Berita Daerah Ekonomi Entertainment Features Gaya Hidup Headline Hobi Hukum & Kriminal Internasional Jeprat-jepret Kesehatan Kolom Kuliner Kultur Mataraman Raya Nasional Otomotif Pendidikan Politik Ratu Event Seni Budaya Serba-serbi Sportainment Tech Tempo Doeloe Travelling Tulungagungan Viral Wisata

Tak di Arofah, Berdoa "Hari Arafah"

Cak Wot • Selasa, 26 Mei 2026 | 07:50 WIB
Refleksi Hari Arafah dari Cak Wot tentang makna doa, dzikir, dan kesadaran spiritual meski tak wukuf di Arafah.(GEMINI AI)
Refleksi Hari Arafah dari Cak Wot tentang makna doa, dzikir, dan kesadaran spiritual meski tak wukuf di Arafah.(GEMINI AI)

TADI siang saya ngopi bareng dengan seorang sedulur tharikat "tunggal nafas" di Tulungagung.

Selain menikmati kopi, bersama semilir angin musim kemarau, saya ngobrol gayeng tentang hakikat haji. Maklum besok akan berlangsung puncak ibadah haji.

Puncak atau inti haji adalah "Wukuf" di Arofah. Sebagai inti haji, maka semua jemaah peserta haji wajib datang di Arofah untuk melakukan Wukuf, meskipun ada di antara mereka dalam keadaan sakit parah. Wukuf sendiri artinya "berdiam diri" di Arofah.

"Sampean yang pernah haji, saat wukuf atau berdiam diri di Arofah itu, apa yang dilakukan Cak. Maksud saya dzikir atau doa apa yang dilakukan jemaah saat wukuf," tanya sedulur ingin tahu seraya berucap," Siapa tahu nanti saya benar-benar dipanggil Allah."

Mendengar pertanyaan itu saya pun segera menjawab, "Dzikirnya adalah "Doa Arafah". Doa Arafah itu seperti dzikir yang biasa kita lakukan setelah shalat.

Yakni "La Illaha Illallahu Wahdahu Lasyarikalah, Lahul Mulku wa Huwa Ala Kulli Syai'in Qadir" (tiada Tuhan selain Allah, tidak ada sekutu bagi-Nya, milik-Nya semua kerajaan dan pujian, dan Dia Maha Kuasa atas segala sesuatu)."

"Ooh, dzikir itu ya saat wukuf," sergah sedulur tharikat. "InsyaAllah, saya sangat paham dengan dzikir ini Cak. Sampean apalagi, lebih mengerti dan lebih dalam tentang hakikat dzikir ini," tambahnya.

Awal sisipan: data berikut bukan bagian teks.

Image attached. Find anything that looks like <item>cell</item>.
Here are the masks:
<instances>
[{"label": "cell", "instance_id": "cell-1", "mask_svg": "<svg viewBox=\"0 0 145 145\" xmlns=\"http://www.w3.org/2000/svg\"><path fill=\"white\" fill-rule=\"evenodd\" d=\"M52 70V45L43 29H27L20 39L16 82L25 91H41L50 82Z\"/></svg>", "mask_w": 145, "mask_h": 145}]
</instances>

Mendengar ini saya pun diam. Lalu saya menambahi dari dimensi "makrifat", karena yang di hadapan saya adalah pesalik (pelaku makrifat).

Dalam perspektif kesadaran spiritual, ungkap saya, Doa Arafah bukan hanya permintaan lisan. Akan tetapi momentum sepenuhnya hadir kesadaran hati di hadapan Allah.

 

Padang Arafah hanya sebagai "simbol" puncak kesadaran manusia. Yakni melepaskan ego, status, masa lalu, dan kecemasan masa depan, lalu kembali menyadari Allah sebagai sumber dari segala kekuatan dan pertolongan. Semua itu harus "disembelih".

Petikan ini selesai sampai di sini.